Text under study>
No, the practical goals of science are collecting data and
building theories. _That's_ comparable to fishing. The difference
is that fisherman don't claim they've discovered the truth whenever
they make a catch.
The only other way to make your analogy work is to say that
there are _no_ moral imperatives, and that "being good" is just the
"practical goal of a certain activity," namely moral behavior.
-- moggin
>That any step can be politicized it not denied by anyone here. But that is
>not an aspect of science, that is an aspect of human behavior in a group.
Science _is_ "human behavior in a group." (That's why the
science devoted to the behavior of humans in groups -- sociology --
makes it a subject of study.)
-- moggin
>> The term you're missing is "value." The belief in the _value_
>> of truth is necessarily a moral belief. ...
Russell:
>Absolutely. Now note two things. (1) That truth is valuable is
>NOT a scientific claim.

Data block>

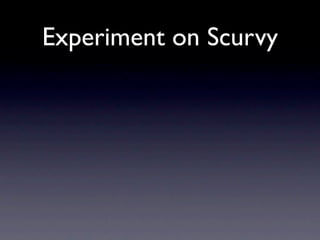 Experiment on Scurvy
 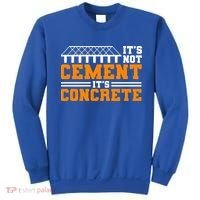 Its Not Cet Its Concrete Civil Engineer Dad Meaningful Gift Sweatshirt thumb 0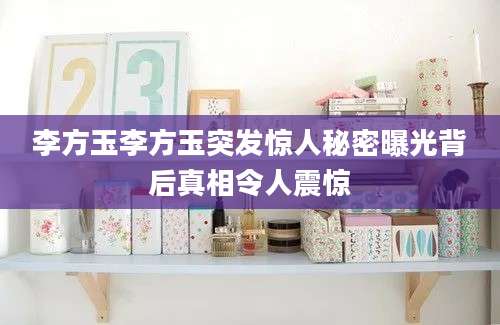 李方玉李方玉突发惊人秘密曝光背后真相令人震惊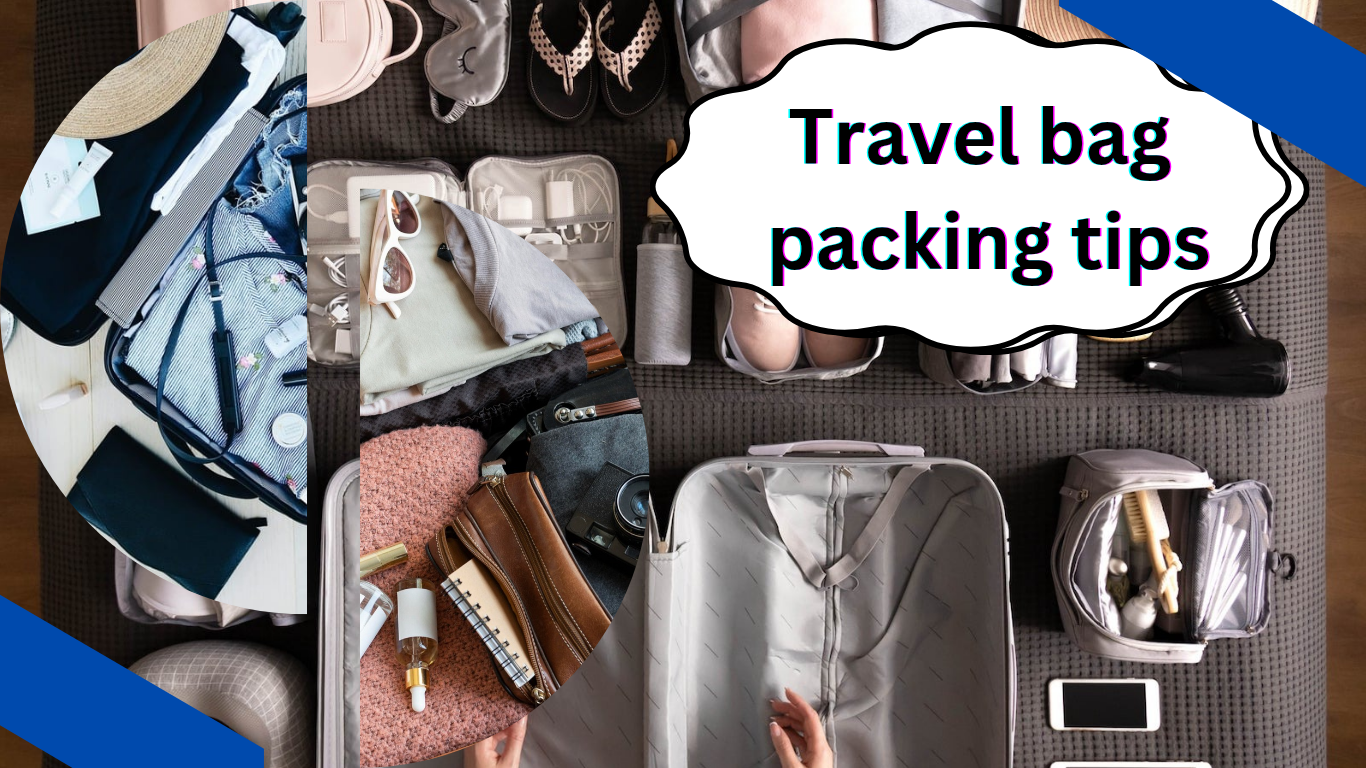Travel bag packing tips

Set of tasks>
#1 Translate this sentence from the exchange on science and values into Spanish: "No, the practical goals of science are collecting data and building theories."
#2 In the exchange on science and values, which science is named as making the behavior of humans in groups a subject of study?
#3 Go on with the exchange on science and values, picking up right after its final sentence.

Activity answers>
#1 No, los objetivos prácticos de la ciencia son recopilar datos y construir teorías.

#2 Sociology.

#3
How do you mean? Science doesn't offer it as a finding -- if
that's what you're getting at, then I agree. But it does serve as an
underlying assumption.
>(2) There would be much less rhetoric
>wasted between scientists and some of their self-appointed
>critics
Who do you think should appoint critics?
>if the latter said "sure science finds truth, but we
>don't think truth is important." Most of the scientists would be
>left speechless, and could only hope that such a claim would, by
>itself, cause everyone listening to desert the cause of the
>self-appointed critics.
I imagine it would be a fervent hope for most of them. (You
realize, of course, that some of their critics questioned the value of
truth a long time ago.)
> Whatever discussion followed would, in
>any case, not be particular to science.
Correct -- they would be a case-in-point.
>Of course, it is probably silly to urge *honest* discussion on
>someone who doesn't value truth. Honesty, after all, is the
>personal characteristic we ascribe to those whose actions are
>consistent with valuing the truth.
>Without some committment to honesty in speech, discussion itself
>starts to get pretty futile ...
Not necessarily.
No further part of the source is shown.